_課題 A_
欧州での情報収集についての引用文で名前が挙がっている求人関係の情報源を、すべて書き出しなさい。
_課題 B_
欧州での情報収集についての引用文を、最後の文の次から書き継ぎなさい。

将来自分の職務につながることとか、ヒントになりそうな情報主体は積極的にマークしておくと良さそうです。以下の記事でも触れましたが、大学院に行く場合は「定期的に引用し続ける能力」が重要なのでは、と思い。卒業後になっても知見をアップデートし続けるべく、「情報を追い続ける力」を養う機会になるのではと考えたりします。

◼️欧州圏での諸活動をチェック (メルマガ等)

SNSの話と被りますが、必要な情報のキャッチアップですね。メルマガ(newsletter)登録できるものは積極的にやっておくと、ふとしたときに良い機会が訪れることも。

・Jobs in Europe

インターン、トレイニー、アシスタント等から、マネージャー職まで。自分にはやる機会がなかったため応募するには至りませんでしたが、EU関連の職だと下記のEuro Brussels、EU Careersなどが参考になりそうでした。またEuractiv Jobsiteもいろいろ求人がありますね。

Cross Boarder Recruitment (CBR)は、欧州で日本語を使える人材の仕事を探す際に。ビザサポートありなのもあれば、なしなのも。業務経験必要なのが多く、専門職中心ですが、職務を十分に積んだ方には良さそうです。

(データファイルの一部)

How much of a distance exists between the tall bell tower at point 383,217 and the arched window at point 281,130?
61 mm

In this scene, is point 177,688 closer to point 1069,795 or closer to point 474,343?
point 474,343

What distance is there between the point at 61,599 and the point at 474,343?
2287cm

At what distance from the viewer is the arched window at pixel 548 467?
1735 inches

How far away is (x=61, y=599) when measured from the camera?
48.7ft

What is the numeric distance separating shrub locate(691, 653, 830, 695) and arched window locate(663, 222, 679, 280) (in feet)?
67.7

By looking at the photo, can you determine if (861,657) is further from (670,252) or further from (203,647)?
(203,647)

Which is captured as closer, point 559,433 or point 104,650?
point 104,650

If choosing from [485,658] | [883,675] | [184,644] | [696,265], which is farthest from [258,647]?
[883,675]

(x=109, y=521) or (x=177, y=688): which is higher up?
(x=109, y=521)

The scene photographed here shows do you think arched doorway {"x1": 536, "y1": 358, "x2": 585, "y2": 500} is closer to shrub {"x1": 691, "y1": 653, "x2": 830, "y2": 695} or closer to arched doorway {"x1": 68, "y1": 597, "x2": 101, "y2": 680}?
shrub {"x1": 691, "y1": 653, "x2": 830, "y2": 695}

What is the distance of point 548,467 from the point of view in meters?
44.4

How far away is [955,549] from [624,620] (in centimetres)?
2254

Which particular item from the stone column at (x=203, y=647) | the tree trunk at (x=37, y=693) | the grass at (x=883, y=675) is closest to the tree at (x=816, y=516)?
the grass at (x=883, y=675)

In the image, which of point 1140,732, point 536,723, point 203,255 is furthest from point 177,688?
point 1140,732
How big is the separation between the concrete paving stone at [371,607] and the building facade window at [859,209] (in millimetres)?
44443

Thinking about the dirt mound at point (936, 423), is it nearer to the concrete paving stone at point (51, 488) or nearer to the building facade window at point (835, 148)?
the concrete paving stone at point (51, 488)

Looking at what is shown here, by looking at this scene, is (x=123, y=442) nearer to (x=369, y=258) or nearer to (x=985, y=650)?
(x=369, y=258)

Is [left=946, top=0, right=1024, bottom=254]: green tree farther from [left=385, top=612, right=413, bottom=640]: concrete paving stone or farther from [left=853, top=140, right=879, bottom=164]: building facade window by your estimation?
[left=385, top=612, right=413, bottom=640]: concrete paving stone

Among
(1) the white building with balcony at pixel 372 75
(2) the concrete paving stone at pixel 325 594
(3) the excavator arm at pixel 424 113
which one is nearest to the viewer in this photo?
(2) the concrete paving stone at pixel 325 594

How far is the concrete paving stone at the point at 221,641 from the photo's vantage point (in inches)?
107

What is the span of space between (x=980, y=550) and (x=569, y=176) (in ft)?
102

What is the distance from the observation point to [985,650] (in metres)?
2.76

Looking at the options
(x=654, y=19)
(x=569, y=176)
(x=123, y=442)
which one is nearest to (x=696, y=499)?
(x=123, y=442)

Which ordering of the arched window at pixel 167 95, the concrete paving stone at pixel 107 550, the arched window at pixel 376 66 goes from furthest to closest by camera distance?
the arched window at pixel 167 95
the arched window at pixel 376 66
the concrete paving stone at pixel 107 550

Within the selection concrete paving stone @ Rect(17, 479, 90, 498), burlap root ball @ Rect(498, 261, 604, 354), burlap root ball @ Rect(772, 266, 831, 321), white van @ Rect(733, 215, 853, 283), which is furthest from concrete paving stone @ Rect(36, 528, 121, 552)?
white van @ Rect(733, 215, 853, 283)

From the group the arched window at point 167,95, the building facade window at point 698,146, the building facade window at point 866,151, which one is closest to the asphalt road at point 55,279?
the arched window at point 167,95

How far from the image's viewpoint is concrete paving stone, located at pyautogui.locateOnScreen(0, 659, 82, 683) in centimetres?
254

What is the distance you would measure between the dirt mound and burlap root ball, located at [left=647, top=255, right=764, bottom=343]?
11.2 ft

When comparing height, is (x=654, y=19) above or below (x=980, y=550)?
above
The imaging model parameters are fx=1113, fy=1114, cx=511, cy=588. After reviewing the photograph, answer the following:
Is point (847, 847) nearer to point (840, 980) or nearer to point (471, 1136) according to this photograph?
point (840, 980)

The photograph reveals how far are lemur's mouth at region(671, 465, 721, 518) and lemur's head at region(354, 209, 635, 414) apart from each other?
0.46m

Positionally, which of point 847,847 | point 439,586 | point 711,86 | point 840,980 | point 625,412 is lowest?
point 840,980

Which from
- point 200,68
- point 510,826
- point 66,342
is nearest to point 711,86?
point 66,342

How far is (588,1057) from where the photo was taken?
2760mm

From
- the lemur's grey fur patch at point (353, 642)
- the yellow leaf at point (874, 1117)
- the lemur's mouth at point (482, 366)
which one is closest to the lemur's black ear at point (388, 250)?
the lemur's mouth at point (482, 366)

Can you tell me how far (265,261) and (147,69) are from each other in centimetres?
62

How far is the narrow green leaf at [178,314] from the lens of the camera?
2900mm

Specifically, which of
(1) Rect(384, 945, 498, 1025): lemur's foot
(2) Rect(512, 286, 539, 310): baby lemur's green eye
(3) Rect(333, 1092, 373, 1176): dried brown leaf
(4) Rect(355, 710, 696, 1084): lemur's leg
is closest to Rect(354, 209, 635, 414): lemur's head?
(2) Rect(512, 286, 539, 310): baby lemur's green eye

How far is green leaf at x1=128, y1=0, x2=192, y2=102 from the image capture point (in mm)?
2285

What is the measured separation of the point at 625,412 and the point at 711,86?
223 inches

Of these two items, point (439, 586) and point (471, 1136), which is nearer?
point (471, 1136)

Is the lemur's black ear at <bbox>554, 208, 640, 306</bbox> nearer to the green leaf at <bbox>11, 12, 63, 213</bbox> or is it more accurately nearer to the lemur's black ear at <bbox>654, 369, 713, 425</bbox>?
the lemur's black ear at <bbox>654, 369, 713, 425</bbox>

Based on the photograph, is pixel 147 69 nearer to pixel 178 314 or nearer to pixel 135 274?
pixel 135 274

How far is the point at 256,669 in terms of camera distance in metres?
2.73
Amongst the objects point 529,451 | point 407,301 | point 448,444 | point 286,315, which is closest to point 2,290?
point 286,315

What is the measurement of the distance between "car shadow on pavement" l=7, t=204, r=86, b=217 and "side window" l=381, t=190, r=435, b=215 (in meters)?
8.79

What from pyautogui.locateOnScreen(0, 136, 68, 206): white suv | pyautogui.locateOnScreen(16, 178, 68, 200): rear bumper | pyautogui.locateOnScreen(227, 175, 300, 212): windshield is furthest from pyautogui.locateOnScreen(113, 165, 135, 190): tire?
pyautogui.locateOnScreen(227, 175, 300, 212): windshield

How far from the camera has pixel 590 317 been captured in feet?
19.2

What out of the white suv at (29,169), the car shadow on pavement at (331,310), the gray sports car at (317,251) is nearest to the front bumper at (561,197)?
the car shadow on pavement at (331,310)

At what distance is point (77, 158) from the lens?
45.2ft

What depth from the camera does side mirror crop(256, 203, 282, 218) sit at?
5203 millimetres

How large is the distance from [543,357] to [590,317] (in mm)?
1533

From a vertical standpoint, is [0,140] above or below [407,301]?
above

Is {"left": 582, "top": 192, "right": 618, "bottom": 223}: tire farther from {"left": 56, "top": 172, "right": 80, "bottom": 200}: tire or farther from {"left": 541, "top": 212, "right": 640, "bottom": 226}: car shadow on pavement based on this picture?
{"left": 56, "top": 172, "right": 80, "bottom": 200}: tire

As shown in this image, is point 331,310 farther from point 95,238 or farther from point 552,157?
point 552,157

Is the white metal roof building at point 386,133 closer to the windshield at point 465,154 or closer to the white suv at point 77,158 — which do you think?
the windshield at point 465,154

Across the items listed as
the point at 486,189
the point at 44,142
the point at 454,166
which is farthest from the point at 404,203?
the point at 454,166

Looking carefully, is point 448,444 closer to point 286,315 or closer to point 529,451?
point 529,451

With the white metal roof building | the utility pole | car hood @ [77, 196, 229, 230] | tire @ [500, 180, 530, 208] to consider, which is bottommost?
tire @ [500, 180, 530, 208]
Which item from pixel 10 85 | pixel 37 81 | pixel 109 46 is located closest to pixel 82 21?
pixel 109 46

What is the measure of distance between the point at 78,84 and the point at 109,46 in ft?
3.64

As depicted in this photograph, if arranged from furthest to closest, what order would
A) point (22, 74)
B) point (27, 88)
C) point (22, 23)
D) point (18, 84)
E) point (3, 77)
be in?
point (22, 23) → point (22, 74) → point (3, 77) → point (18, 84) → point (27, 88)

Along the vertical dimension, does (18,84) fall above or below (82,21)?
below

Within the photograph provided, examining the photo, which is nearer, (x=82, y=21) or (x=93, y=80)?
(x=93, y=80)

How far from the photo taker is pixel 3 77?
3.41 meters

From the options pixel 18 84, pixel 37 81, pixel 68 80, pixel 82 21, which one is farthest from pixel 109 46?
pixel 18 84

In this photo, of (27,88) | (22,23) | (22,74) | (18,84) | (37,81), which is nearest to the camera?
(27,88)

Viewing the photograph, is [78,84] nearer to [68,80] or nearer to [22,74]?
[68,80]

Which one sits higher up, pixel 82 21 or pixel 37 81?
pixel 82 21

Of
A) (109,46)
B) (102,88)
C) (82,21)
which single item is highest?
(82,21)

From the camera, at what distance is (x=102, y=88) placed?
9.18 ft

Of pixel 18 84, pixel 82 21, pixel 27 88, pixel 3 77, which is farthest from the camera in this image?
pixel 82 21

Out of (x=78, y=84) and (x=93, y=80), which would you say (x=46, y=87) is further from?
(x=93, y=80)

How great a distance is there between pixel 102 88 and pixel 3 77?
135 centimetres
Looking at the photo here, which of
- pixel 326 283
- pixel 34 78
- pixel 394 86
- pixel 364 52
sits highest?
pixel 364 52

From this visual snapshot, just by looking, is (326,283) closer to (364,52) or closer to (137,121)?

_正答 A_
Euro Brussels、EU Careers、Euractiv Jobsite、Cross Boarder Recruitment (CBR)

_正答 B_
・Other Activities

European Youth Portalは若者向けのボランティア、トレイニーシップ、職探し等のプラットフォームになっており、定期的にチェックしておくと色々な機会に触れられます。

その中のEuropean Solidarity Corpsでは、18~30歳を対象としたEU圏在住者のプロジェクトが多数掲載されており、長期休暇等で興味のある分野・国で経験を積むのに向いてそうです(※登録必要)。

他には、長期休暇にしばしば開講されるサマースクール(&ウィンターコース)の情報なんかは、Summer Schools in Europeでチェックしたり。名門校のプログラムは短期間の割にやたら高くない?とブランドビジネス感がしますが…。ユニークなコンテンツもいろいろあり、オンラインで開講されてたりもして、費用と鑑みた上で特に興味を引く内容があれば、チェックしておくこともできそうです。

また、個人的に長期休暇でよく使っていたのはWorkawayです。職務に直接繋がるような経験ではないですが、現地の人の生活に密着した時間を数週間~数ヶ月間と過ごせたのは貴重でした。ボランティアベースの住み込みで、欧州圏の各地で様々なプロジェクトがあります。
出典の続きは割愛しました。